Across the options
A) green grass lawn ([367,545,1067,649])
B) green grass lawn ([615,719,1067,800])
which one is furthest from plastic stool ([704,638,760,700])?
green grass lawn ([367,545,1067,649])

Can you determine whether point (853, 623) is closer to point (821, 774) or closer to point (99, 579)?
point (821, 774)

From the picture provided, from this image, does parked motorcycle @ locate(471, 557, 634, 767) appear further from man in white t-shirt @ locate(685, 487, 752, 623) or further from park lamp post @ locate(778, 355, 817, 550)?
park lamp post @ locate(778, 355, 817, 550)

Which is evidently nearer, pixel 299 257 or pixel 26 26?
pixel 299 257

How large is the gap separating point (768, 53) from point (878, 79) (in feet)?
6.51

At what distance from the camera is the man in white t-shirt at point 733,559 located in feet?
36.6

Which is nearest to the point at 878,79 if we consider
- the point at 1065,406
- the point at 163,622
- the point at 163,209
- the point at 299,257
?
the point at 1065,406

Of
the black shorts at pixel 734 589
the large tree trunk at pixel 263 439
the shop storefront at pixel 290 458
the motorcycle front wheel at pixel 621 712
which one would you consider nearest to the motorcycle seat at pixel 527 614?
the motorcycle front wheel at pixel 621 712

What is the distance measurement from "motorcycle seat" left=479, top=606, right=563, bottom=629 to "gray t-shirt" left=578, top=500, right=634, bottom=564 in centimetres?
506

* * *

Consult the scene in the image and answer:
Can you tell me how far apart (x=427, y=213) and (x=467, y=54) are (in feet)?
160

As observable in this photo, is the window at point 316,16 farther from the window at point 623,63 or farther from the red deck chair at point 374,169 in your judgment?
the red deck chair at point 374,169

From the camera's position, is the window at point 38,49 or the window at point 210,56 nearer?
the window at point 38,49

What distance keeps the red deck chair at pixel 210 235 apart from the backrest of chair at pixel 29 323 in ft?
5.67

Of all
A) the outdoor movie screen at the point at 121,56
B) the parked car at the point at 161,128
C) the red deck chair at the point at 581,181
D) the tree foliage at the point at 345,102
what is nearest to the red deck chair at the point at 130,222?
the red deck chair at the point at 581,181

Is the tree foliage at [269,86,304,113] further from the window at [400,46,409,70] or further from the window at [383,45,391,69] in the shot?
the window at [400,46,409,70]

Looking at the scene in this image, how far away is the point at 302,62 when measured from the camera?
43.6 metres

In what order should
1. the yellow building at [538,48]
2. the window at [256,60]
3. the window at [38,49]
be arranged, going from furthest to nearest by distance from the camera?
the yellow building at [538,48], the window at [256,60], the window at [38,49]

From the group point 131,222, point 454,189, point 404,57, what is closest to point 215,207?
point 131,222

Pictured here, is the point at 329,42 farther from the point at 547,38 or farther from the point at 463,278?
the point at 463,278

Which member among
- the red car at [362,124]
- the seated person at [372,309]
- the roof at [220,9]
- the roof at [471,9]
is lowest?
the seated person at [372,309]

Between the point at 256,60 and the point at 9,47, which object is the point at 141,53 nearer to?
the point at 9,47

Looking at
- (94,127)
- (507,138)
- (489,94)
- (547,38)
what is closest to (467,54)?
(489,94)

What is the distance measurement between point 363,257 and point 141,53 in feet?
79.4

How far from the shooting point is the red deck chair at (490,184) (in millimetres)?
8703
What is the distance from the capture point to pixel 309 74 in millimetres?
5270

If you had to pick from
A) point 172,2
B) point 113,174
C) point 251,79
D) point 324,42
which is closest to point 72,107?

Task to complete:
Format everything from the line containing "From the group" down to the line containing "which is closest to point 72,107?", both included, as a Markdown table with the columns Row and Line. Number the rows and leave out blank lines.

Answer to this exercise:
| Row | Line |
|---|---|
| 1 | From the group point 131,222, point 454,189, point 404,57, what is closest to point 215,207? |
| 2 | point 131,222 |
| 3 | Pictured here, is the point at 329,42 farther from the point at 547,38 or farther from the point at 463,278? |
| 4 | the point at 463,278 |
| 5 | Which member among |
| 6 | - the red car at [362,124] |
| 7 | - the seated person at [372,309] |
| 8 | - the roof at [220,9] |
| 9 | - the roof at [471,9] |
| 10 | is lowest? |
| 11 | the seated person at [372,309] |
| 12 | Between the point at 256,60 and the point at 9,47, which object is the point at 141,53 nearer to? |
| 13 | the point at 9,47 |
| 14 | Looking at |
| 15 | - (94,127) |
| 16 | - (507,138) |
| 17 | - (489,94) |
| 18 | - (547,38) |
| 19 | what is closest to (467,54)? |
| 20 | (489,94) |
| 21 | What is the distance measurement between point 363,257 and point 141,53 in feet? |
| 22 | 79.4 |
| 23 | How far from the shooting point is the red deck chair at (490,184) (in millimetres)? |
| 24 | 8703 |
| 25 | What is the distance from the capture point to pixel 309 74 in millimetres? |
| 26 | 5270 |
| 27 | If you had to pick from |
| 28 | A) point 172,2 |
| 29 | B) point 113,174 |
| 30 | C) point 251,79 |
| 31 | D) point 324,42 |
| 32 | which is closest to point 72,107? |